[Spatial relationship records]
══════════════════════════════

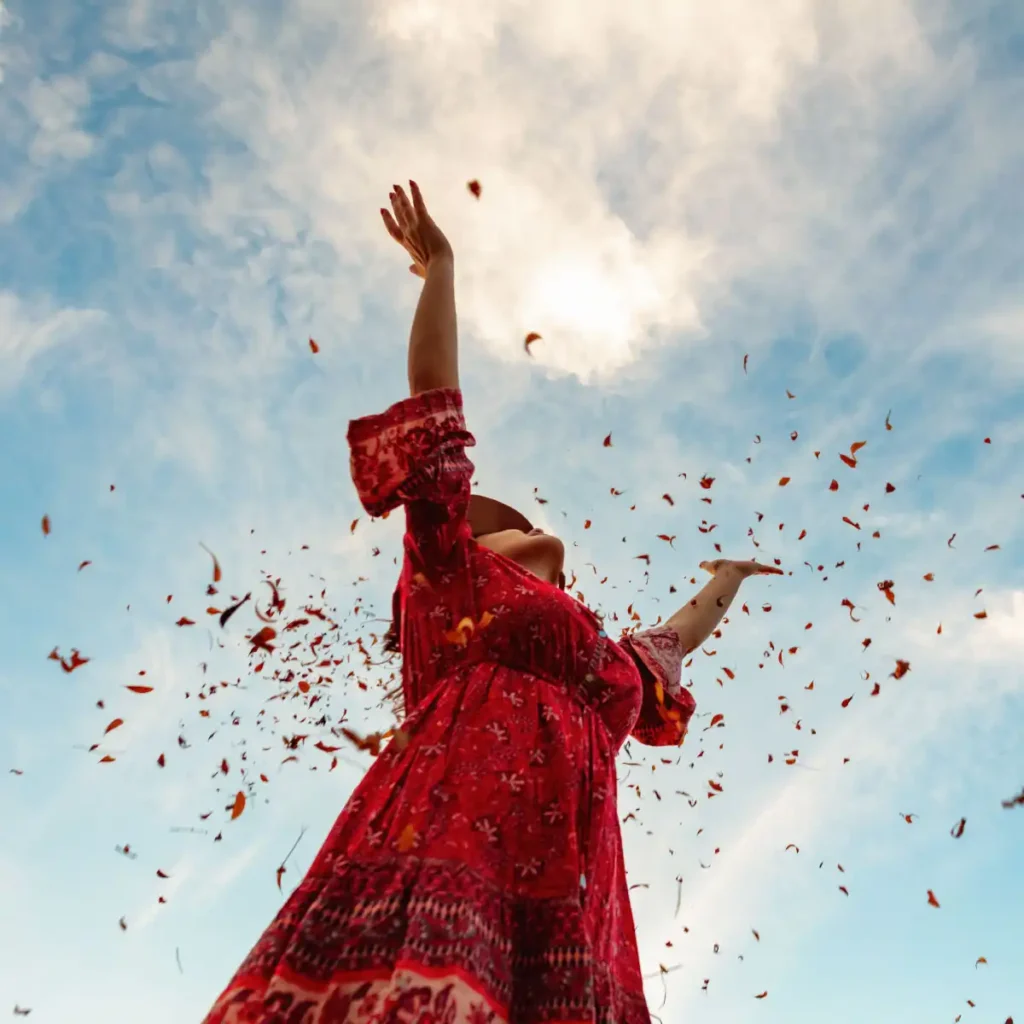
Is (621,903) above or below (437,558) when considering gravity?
below

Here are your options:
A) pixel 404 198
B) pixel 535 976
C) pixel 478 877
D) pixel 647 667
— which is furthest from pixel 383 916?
pixel 404 198

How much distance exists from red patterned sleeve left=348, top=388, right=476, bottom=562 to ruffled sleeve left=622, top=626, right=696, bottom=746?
1658mm

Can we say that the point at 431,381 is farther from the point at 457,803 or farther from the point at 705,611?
the point at 705,611

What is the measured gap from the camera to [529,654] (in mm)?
3164

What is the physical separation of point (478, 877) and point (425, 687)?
2.93 feet

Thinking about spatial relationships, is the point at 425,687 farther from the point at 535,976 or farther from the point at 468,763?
the point at 535,976

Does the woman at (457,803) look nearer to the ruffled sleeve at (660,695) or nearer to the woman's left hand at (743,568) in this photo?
the ruffled sleeve at (660,695)

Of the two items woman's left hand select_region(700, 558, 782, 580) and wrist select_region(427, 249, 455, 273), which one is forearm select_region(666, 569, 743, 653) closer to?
woman's left hand select_region(700, 558, 782, 580)

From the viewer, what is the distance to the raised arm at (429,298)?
3.19 m

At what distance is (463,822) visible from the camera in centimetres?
261

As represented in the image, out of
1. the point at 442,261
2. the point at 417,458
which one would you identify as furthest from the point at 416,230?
the point at 417,458

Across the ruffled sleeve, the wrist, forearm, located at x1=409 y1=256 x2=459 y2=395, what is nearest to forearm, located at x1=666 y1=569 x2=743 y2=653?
the ruffled sleeve

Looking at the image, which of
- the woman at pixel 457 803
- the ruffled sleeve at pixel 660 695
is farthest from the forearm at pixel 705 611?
the woman at pixel 457 803

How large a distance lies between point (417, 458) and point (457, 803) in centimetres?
113
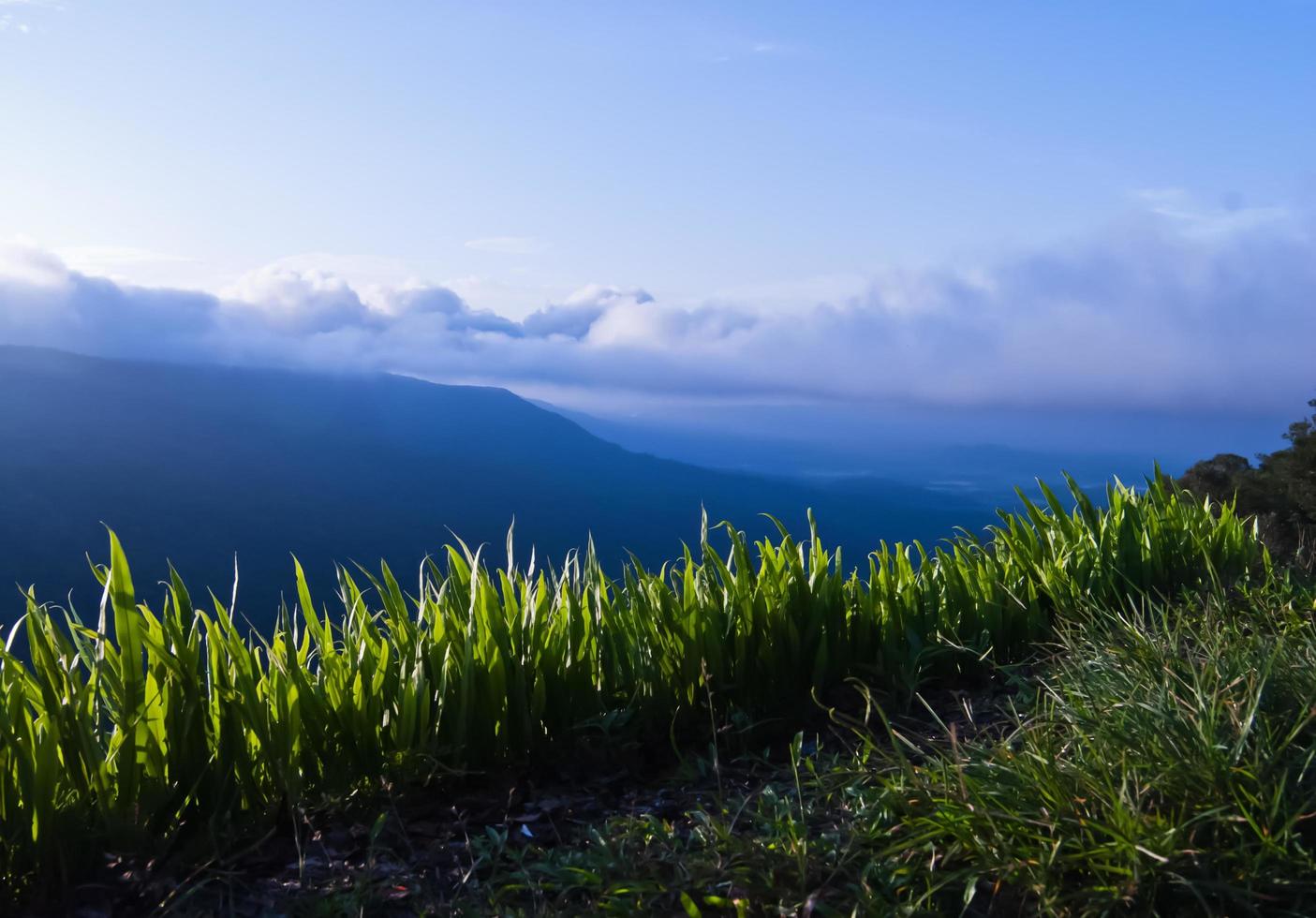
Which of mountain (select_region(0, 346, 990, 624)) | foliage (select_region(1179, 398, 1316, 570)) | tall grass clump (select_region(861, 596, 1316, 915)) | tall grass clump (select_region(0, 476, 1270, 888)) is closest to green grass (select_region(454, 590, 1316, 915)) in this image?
tall grass clump (select_region(861, 596, 1316, 915))

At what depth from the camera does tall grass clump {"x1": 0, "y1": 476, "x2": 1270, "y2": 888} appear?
2.71 meters

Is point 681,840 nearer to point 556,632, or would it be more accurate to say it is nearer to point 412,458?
→ point 556,632

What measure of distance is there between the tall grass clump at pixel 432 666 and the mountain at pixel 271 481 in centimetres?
4626

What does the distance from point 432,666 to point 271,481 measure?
88.8 m

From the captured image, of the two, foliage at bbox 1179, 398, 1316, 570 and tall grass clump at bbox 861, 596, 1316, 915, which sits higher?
foliage at bbox 1179, 398, 1316, 570

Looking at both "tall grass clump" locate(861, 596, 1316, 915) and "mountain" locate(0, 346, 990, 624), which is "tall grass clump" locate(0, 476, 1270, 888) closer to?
"tall grass clump" locate(861, 596, 1316, 915)

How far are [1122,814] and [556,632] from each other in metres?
1.95

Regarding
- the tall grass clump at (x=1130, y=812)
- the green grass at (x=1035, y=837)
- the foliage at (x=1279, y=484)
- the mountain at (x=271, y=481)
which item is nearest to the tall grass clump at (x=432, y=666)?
the green grass at (x=1035, y=837)

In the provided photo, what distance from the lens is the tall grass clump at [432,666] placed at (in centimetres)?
271

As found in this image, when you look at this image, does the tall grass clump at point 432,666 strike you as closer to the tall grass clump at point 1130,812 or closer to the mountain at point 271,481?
the tall grass clump at point 1130,812

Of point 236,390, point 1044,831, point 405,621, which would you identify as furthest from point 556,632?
point 236,390

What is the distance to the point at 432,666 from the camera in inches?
130

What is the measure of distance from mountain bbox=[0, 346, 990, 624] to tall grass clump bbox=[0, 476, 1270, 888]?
4626 cm

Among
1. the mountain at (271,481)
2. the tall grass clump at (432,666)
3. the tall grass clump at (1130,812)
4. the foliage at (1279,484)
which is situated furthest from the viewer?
the mountain at (271,481)
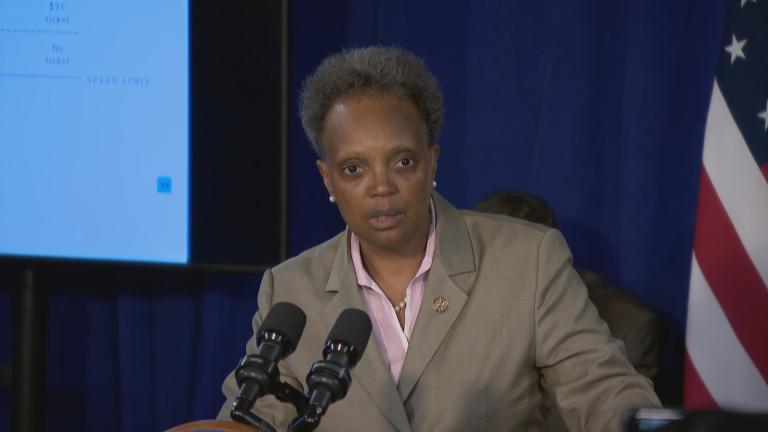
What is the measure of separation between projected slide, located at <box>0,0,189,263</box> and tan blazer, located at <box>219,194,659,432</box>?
63.7 inches

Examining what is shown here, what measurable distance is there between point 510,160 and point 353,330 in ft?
7.79

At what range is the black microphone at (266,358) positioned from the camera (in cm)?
141

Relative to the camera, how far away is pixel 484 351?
2107 mm

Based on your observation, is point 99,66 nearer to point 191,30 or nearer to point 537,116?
point 191,30

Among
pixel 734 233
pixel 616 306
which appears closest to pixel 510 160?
pixel 616 306

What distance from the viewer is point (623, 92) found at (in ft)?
11.7

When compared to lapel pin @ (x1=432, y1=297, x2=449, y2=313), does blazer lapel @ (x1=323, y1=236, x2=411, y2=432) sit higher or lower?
lower

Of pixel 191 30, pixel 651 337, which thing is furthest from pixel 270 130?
pixel 651 337

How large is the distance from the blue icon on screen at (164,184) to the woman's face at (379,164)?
5.49 ft

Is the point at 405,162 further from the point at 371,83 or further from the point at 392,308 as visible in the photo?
the point at 392,308

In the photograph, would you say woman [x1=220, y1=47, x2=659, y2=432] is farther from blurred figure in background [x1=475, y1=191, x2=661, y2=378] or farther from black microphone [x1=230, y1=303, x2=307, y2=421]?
blurred figure in background [x1=475, y1=191, x2=661, y2=378]

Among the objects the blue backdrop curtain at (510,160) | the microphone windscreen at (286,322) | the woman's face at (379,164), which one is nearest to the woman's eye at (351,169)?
the woman's face at (379,164)

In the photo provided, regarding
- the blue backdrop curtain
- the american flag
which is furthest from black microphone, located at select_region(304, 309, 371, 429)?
the blue backdrop curtain

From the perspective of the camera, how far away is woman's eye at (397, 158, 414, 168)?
2078 millimetres
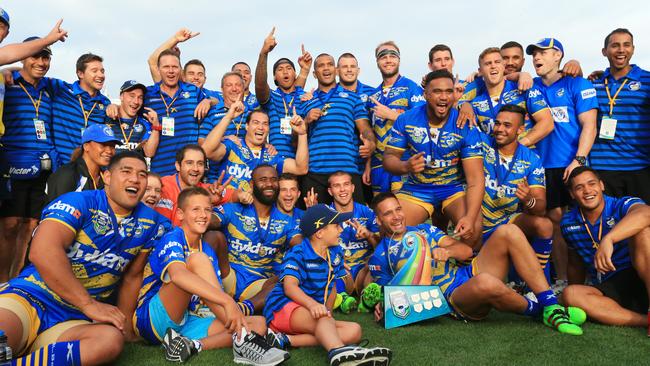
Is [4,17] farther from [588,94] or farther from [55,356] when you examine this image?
[588,94]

══════════════════════════════

→ **Given request**:
Copy all of the records above word for word, leaving the pictures out of your answer.

→ **Task result**:
Is (621,903) above or below (437,558) when considering gravity?
below

Here are your options:
A) pixel 404 198
B) pixel 535 976
C) pixel 478 877
D) pixel 647 667
— which is furthest from pixel 383 916?
pixel 404 198

How much distance exists from red patterned sleeve left=348, top=388, right=476, bottom=562 to ruffled sleeve left=622, top=626, right=696, bottom=746?
1658mm

Can we say that the point at 431,381 is farther from the point at 457,803 or farther from the point at 705,611?
the point at 705,611

What is the measured gap from the camera to [529,654] (in mm)?
3164

What is the physical separation of point (478, 877) and point (425, 687)?
2.93 feet

Thinking about spatial relationships, is the point at 425,687 farther from the point at 535,976 or farther from the point at 468,763?
the point at 535,976

Does the woman at (457,803) look nearer to the ruffled sleeve at (660,695) or nearer to the woman's left hand at (743,568) in this photo?
the ruffled sleeve at (660,695)

Of the two items woman's left hand select_region(700, 558, 782, 580) and wrist select_region(427, 249, 455, 273), which one is forearm select_region(666, 569, 743, 653) closer to?
woman's left hand select_region(700, 558, 782, 580)

From the viewer, what is the distance to the raised arm at (429,298)?
3.19 m

At what distance is (463,822) visible from the camera in centimetres?
261

As represented in the image, out of
1. the point at 442,261
2. the point at 417,458
which one would you identify as furthest from the point at 416,230?
the point at 417,458

Across the ruffled sleeve, the wrist, forearm, located at x1=409 y1=256 x2=459 y2=395, what is nearest to forearm, located at x1=666 y1=569 x2=743 y2=653?
the ruffled sleeve

Looking at the image, which of
- the woman at pixel 457 803
- the ruffled sleeve at pixel 660 695
is farthest from the forearm at pixel 705 611?
the woman at pixel 457 803

How large a distance lies between point (417, 458) and point (457, 803) in centimetres?
113
Which of mountain (select_region(0, 346, 990, 624)) | foliage (select_region(1179, 398, 1316, 570)) | tall grass clump (select_region(861, 596, 1316, 915)) | tall grass clump (select_region(0, 476, 1270, 888)) is closest to green grass (select_region(454, 590, 1316, 915)) in this image?
tall grass clump (select_region(861, 596, 1316, 915))

At what depth from the camera does tall grass clump {"x1": 0, "y1": 476, "x2": 1270, "y2": 888} appear?
2.71 meters

Is point 681,840 nearer to point 556,632, or would it be more accurate to say it is nearer to point 412,458?
→ point 556,632

What measure of distance is there between the tall grass clump at pixel 432 666 and the mountain at pixel 271 481 in centimetres?
4626

What does the distance from point 432,666 to point 271,481 measure?
88.8 m

From the captured image, of the two, foliage at bbox 1179, 398, 1316, 570 and tall grass clump at bbox 861, 596, 1316, 915, which sits higher?
foliage at bbox 1179, 398, 1316, 570

Looking at both "tall grass clump" locate(861, 596, 1316, 915) and "mountain" locate(0, 346, 990, 624), which is "tall grass clump" locate(0, 476, 1270, 888) closer to?
"tall grass clump" locate(861, 596, 1316, 915)

How far are [1122,814] and [556,632] from each other in metres?
1.95

Regarding
- the tall grass clump at (x=1130, y=812)
- the green grass at (x=1035, y=837)
- the foliage at (x=1279, y=484)
- the mountain at (x=271, y=481)
which item is nearest to the tall grass clump at (x=432, y=666)?
the green grass at (x=1035, y=837)

In the provided photo, what distance from the lens is the tall grass clump at [432,666] placed at (in centimetres)?
271

As found in this image, when you look at this image, does the tall grass clump at point 432,666 strike you as closer to the tall grass clump at point 1130,812 or closer to the mountain at point 271,481?
the tall grass clump at point 1130,812

Of point 236,390, point 1044,831, point 405,621, which would you identify as furthest from point 556,632?
point 236,390

What is the distance to the point at 432,666 from the camera in inches?
130

What is the measure of distance from mountain bbox=[0, 346, 990, 624] to tall grass clump bbox=[0, 476, 1270, 888]?
4626 cm

Among
1. the mountain at (271,481)
2. the tall grass clump at (432,666)
3. the tall grass clump at (1130,812)
4. the foliage at (1279,484)
which is situated furthest from the viewer?
the mountain at (271,481)
What is the measure of separation between projected slide, located at <box>0,0,189,263</box> and tan blazer, located at <box>219,194,659,432</box>?
63.7 inches

Examining what is shown here, what measurable distance is there between point 510,160 and point 353,330 in ft?
7.79

At what range is the black microphone at (266,358) positioned from the camera (in cm)?
141

Relative to the camera, how far away is pixel 484 351?
2107 mm

Based on your observation, is point 99,66 nearer to point 191,30 or nearer to point 537,116?
point 191,30

Among
pixel 734 233
pixel 616 306
which appears closest to pixel 510 160?
pixel 616 306

What distance from the viewer is point (623, 92) found at (in ft)?
11.7

When compared to lapel pin @ (x1=432, y1=297, x2=449, y2=313), does blazer lapel @ (x1=323, y1=236, x2=411, y2=432) sit higher or lower?
lower

Of pixel 191 30, pixel 651 337, which thing is furthest from pixel 270 130?
pixel 651 337

How large is the distance from the blue icon on screen at (164,184) to the woman's face at (379,164)?
5.49 ft

Is the point at 405,162 further from the point at 371,83 or further from the point at 392,308 as visible in the photo?
the point at 392,308

In the photograph, would you say woman [x1=220, y1=47, x2=659, y2=432] is farther from blurred figure in background [x1=475, y1=191, x2=661, y2=378] or farther from black microphone [x1=230, y1=303, x2=307, y2=421]?
blurred figure in background [x1=475, y1=191, x2=661, y2=378]

Among the objects the blue backdrop curtain at (510,160) | the microphone windscreen at (286,322) | the woman's face at (379,164), which one is nearest to the woman's eye at (351,169)?
the woman's face at (379,164)

In the photo provided, regarding
- the blue backdrop curtain
- the american flag
which is furthest from black microphone, located at select_region(304, 309, 371, 429)?
the blue backdrop curtain

From the perspective of the camera, how far away is woman's eye at (397, 158, 414, 168)?
2078 millimetres
Is [4,17] farther from [588,94] or farther from [55,356] when you examine this image?
[588,94]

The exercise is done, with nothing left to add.